→ PROBLEM TO SOLVE
Which lines in the listing below contain the word "orange"? Show every one of them, treating uppercase and lowercase as different.

Spatial data with images
-=-=-

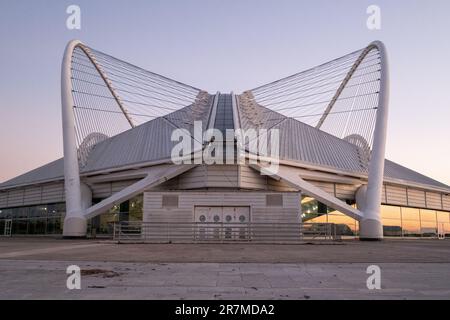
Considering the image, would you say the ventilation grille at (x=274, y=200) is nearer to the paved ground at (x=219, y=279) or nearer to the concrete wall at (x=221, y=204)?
the concrete wall at (x=221, y=204)

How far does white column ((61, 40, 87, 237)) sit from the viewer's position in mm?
32312

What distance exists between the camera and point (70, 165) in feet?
111

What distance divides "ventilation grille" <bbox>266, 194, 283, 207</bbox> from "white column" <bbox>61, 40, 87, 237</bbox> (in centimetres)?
1442

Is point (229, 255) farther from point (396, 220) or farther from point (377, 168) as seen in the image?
point (396, 220)

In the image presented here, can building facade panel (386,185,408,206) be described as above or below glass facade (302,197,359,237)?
above

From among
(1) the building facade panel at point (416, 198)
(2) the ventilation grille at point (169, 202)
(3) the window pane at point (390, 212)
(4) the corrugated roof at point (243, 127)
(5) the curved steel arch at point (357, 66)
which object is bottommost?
(3) the window pane at point (390, 212)

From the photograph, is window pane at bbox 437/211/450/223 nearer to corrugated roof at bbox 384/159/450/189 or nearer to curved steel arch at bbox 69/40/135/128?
corrugated roof at bbox 384/159/450/189

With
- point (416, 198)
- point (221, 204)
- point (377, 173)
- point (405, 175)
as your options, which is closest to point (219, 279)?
point (221, 204)

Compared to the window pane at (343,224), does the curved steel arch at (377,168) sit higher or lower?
higher

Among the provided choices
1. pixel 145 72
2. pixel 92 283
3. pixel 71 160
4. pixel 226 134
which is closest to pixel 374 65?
pixel 226 134

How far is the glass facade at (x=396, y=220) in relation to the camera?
3719 centimetres

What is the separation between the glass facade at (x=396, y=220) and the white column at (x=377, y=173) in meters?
5.91

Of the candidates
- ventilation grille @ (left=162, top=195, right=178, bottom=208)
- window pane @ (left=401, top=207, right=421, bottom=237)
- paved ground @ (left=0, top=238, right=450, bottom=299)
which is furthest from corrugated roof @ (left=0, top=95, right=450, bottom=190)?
paved ground @ (left=0, top=238, right=450, bottom=299)

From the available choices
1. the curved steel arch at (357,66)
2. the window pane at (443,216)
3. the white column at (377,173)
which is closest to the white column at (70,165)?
the white column at (377,173)
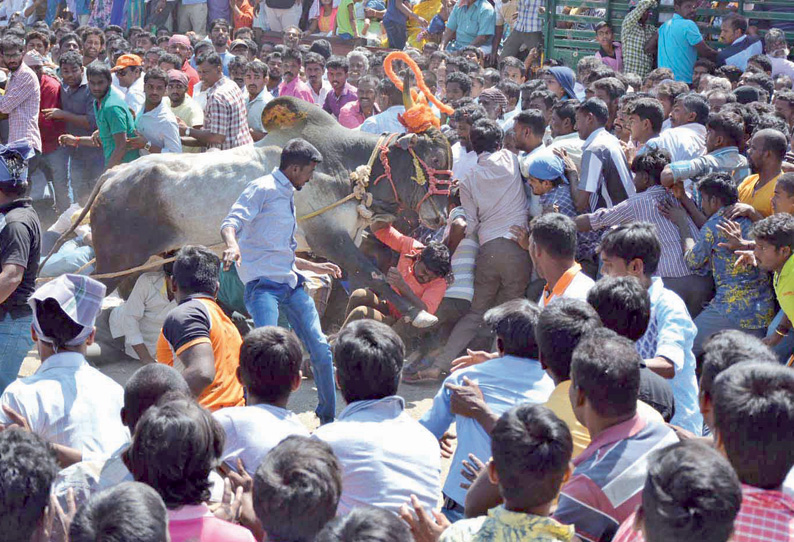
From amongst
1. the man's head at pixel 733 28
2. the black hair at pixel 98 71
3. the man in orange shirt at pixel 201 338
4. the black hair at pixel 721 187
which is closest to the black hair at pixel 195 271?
the man in orange shirt at pixel 201 338

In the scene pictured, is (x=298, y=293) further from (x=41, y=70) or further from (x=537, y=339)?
(x=41, y=70)

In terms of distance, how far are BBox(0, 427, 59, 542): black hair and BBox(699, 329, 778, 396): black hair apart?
201 cm

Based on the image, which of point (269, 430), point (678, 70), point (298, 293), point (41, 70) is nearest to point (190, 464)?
point (269, 430)

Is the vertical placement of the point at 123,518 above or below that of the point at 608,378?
below

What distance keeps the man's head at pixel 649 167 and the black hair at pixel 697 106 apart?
0.91 meters

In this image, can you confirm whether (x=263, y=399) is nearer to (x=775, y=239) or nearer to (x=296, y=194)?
(x=775, y=239)

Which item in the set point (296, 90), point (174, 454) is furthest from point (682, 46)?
point (174, 454)

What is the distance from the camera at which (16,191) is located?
16.5 feet

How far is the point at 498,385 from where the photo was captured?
354 cm

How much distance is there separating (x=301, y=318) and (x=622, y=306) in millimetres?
2552

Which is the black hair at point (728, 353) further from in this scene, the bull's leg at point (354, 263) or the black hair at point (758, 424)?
the bull's leg at point (354, 263)

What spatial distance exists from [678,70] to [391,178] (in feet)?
17.7

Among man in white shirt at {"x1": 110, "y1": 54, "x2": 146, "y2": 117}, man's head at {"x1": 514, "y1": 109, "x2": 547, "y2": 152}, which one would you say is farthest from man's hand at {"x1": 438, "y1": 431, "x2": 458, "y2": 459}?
man in white shirt at {"x1": 110, "y1": 54, "x2": 146, "y2": 117}

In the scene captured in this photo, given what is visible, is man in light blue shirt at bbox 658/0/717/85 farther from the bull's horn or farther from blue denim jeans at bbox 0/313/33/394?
blue denim jeans at bbox 0/313/33/394
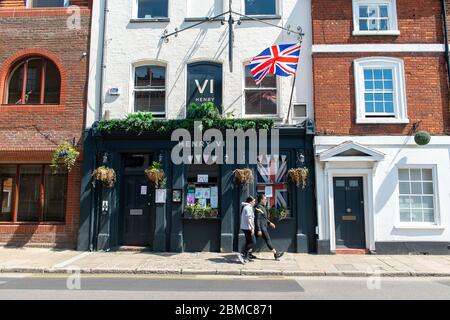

-=-=-

→ FULL RESPONSE
3. the man in orange shirt at pixel 201 338
the man in orange shirt at pixel 201 338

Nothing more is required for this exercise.